Il fascino perverso delle ideologie aliene
La mattina che il Presidente degli Stati Uniti, Franklin Delano Roosevelt, lesse l’articolo di Heywood Campbell Broun Jr., decise di averne abbastanza delle attività del German-American Bund, un’organizzazione apertamente filo-hitleriana che riceveva illimitato sostegno finanziario dal governo tedesco, impegnata a promuovere l’ideologia nazista negli Stati Uniti, e a sostenerne i gruppi isolazionisti e pseudo pacifisti al fine di evitare l’entrata degli americani nel conflitto in Europa contro la Germania. FDR voleva vederci chiaro e convocò il Segretario alla Guerra, Harry H. Woodring. In quell’articolo del marzo 1937, Broun, un giornalista pluripremiato, aveva scritto che le attività del Bund erano arrivate «al punto di fare un vero e proprio reclutamento, e che un considerevole corpo di truppe d’assalto, qui in America, è già pronto».
Il German-American Bund (Amerikadeutscher Volksbund) era un’organizzazione di “patrioti americani di stirpe tedesca, amici della nuova Germania”, nata a Chicago nel 1933, l’anno in cui Hitler era salito al potere, organizzata dall’immigrato tedesco Heinz Spanknöbel su richiesta del Reichsleiter Rudolf Hess. Organizzazione che tre anni più tardi si costituirà in una struttura capillare a perfetta imitazione di quella del partito nazista, al cui vertice sarà eletto, come Bundesführer, Fritz Julius Kuhn, un tedesco naturalizzato americano, veterano della Grande Guerra, che aveva lavorato, per un breve periodo, con l’industriale automobilistico Henry Ford con il quale condivideva forti sentimenti antisemiti.
|---|
= Esercizi scritti =
**1.** Ripeti alla lettera il passo del brano sul German-American Bund che va da "Il German-American Bund" a "forti sentimenti antisemiti.".
**2.** Elenca tutte le persone che il brano sul German-American Bund nomina.
**3.** Riprendi il brano sul German-American Bund e proseguilo dal punto in cui si interrompe.
I record non hanno alcun rapporto con il brano sul German-American Bund.
|---|
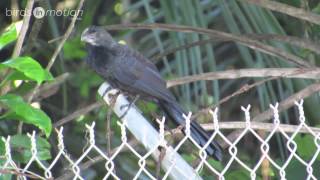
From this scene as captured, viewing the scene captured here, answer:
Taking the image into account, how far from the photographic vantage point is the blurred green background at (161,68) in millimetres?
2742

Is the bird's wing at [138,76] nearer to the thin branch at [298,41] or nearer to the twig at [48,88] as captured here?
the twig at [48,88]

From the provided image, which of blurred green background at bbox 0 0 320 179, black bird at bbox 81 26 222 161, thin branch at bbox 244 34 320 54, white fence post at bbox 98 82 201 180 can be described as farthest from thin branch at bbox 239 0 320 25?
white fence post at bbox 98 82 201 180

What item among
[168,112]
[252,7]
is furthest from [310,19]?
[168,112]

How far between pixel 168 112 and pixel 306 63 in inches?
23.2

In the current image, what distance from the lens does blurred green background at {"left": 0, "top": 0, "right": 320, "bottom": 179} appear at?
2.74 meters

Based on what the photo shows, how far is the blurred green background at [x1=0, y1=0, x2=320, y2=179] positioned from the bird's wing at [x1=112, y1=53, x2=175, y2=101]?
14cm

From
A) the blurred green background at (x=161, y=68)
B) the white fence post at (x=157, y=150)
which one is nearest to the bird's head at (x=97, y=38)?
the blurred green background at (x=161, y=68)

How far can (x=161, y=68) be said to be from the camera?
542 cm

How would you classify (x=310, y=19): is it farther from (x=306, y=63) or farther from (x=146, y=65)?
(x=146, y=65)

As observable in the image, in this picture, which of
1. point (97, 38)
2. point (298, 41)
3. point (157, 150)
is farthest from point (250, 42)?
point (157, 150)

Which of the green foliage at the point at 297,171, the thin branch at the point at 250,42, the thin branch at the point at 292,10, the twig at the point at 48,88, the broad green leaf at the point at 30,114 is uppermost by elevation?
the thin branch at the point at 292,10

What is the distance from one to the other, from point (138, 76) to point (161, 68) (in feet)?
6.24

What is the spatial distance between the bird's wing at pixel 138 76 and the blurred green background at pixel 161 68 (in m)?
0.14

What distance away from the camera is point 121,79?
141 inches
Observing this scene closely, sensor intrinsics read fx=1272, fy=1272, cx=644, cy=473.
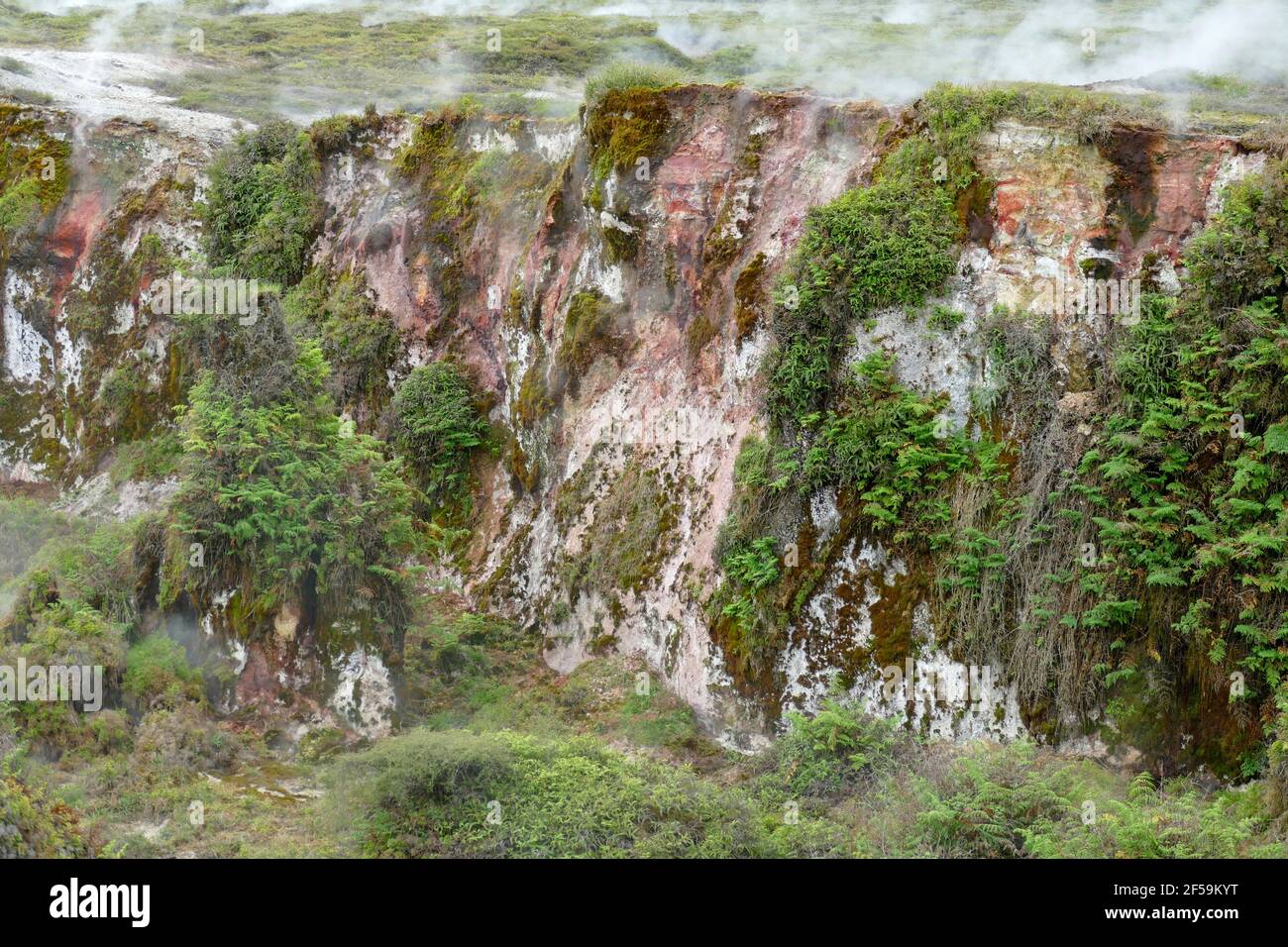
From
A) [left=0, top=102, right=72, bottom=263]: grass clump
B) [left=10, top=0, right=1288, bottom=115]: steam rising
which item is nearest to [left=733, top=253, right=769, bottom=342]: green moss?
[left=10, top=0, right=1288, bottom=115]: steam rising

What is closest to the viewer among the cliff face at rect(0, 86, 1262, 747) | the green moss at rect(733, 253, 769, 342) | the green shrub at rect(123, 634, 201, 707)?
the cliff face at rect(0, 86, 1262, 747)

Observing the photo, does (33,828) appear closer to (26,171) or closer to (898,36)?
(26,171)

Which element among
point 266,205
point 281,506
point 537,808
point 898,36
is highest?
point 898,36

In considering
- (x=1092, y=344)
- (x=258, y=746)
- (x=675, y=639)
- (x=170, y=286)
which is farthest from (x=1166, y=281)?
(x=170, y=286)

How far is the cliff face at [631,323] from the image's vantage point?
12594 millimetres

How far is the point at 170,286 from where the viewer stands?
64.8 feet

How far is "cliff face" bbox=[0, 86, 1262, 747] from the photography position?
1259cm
|---|
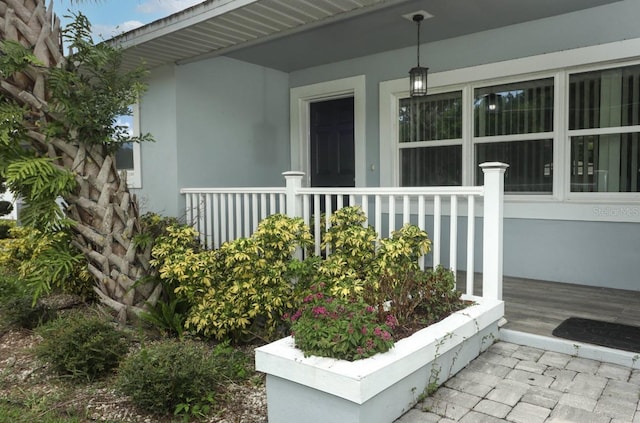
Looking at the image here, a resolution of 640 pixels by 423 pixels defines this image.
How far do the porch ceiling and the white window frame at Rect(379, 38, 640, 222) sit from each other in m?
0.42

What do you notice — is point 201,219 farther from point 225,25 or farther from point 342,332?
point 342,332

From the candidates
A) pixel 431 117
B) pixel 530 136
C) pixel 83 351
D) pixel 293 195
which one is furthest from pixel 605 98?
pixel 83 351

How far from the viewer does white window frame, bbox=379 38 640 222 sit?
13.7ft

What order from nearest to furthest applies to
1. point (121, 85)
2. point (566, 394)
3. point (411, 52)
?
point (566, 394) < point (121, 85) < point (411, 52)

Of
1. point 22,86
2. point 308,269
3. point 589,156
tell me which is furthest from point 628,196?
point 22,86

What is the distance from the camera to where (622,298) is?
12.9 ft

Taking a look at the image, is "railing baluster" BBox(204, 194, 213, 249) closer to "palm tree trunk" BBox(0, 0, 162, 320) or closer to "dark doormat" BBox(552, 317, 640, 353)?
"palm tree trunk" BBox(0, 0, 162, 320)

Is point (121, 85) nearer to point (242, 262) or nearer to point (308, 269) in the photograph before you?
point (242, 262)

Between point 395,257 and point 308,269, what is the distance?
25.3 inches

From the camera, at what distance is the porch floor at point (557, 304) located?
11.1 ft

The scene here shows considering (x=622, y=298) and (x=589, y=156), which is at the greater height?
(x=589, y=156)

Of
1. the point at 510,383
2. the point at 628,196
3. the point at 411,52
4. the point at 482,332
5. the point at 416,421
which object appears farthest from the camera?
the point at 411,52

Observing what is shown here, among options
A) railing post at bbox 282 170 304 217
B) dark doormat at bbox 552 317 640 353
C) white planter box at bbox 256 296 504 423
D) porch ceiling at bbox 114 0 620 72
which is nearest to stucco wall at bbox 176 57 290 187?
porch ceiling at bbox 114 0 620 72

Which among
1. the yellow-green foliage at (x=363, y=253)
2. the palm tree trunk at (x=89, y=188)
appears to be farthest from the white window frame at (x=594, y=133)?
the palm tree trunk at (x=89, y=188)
|---|
= Risposte agli esercizi =
**1.**
Il German-American Bund (Amerikadeutscher Volksbund) era un’organizzazione di “patrioti americani di stirpe tedesca, amici della nuova Germania”, nata a Chicago nel 1933, l’anno in cui Hitler era salito al potere, organizzata dall’immigrato tedesco Heinz Spanknöbel su richiesta del Reichsleiter Rudolf Hess. Organizzazione che tre anni più tardi si costituirà in una struttura capillare a perfetta imitazione di quella del partito nazista, al cui vertice sarà eletto, come Bundesführer, Fritz Julius Kuhn, un tedesco naturalizzato americano, veterano della Grande Guerra, che aveva lavorato, per un breve periodo, con l’industriale automobilistico Henry Ford con il quale condivideva forti sentimenti antisemiti.

**2.**
Franklin Delano Roosevelt
Heywood Campbell Broun Jr.
Harry H. Woodring
Hitler
Heinz Spanknöbel
Rudolf Hess
Fritz Julius Kuhn
Henry Ford

**3.**
Le attività condotte dal Bund comprendevano la pubblicazione di giornali e volantini, attività di addestramento paramilitare, supporto a quei candidati politici che vedevano di buon occhio un’alleanza con la Germania hitleriana, raduni, manifestazioni pubbliche, eventi volti a diffondere il pensiero nazista, attirare nuovi membri, senza mai perdere occasione per attaccare l’amministrazione Roosevelt accusata di essere a capo di un complotto bolscevico-ebraico a cui veniva imputato di voler trascinare gli Stati Uniti in una guerra contro la Germania, e portare il comunismo in stile sovietico “sulle sponde d’America”.
Questo è il retroterra da cui prende le mosse il saggio Prequel (“Quando l’America rischiò di diventare fascista”, Neri Pozza, 2024) dell’analista politica Rachel Maddow, che ripercorre la storia poco nota (e che le scuole americane, oggi più che mai, si guardano bene dall’insegnare) di un vasto complotto di estrema destra che, alla vigilia della Seconda guerra mondiale, cercava di spingere gli Stati Uniti ad allearsi con i nazisti.
A sostenere i complottisti c’erano personaggi di primo piano come il pluridecorato generale George Van Horn Moseley, c’era quel William Randolph Hearst magnate della stampa che Orson Welles aveva ritratto nel capolavoro cinematografico Citizen Kane (“Quarto potere”), che dichiarava: «Se un qualsiasi americano viene chiamato fascista, potete essere sicuri che si tratta di un leale cittadino americano».
Ci sono, poi, raccontati in dettaglio dalla Maddow, il diplomatico Lawrence Dennis, orgoglioso di essere considerato «il padrino intellettuale del fascismo americano»; il suo pupillo e finanziatore l’architetto Philip Johnson, sempre celato dietro una patina di rispettabile intellettualità, sostenitore dei rappresentanti più brutali della causa fascista in America; William Dudley Pelley, ex giornalista, sceneggiatore, cultore di occultismo, spiritista, complottista, fondatore della Silver Legion of America, i cui aderenti erano conosciuti come Silver Shirts, le camicie d’argento, un gruppo paramilitare creato sul modello delle SA hitleriane, promotore di una violenta ideologia fascista e antisemita fermamente ancorata nel credo della superiorità della razza bianca, di un’America “purificata” dagli ebrei.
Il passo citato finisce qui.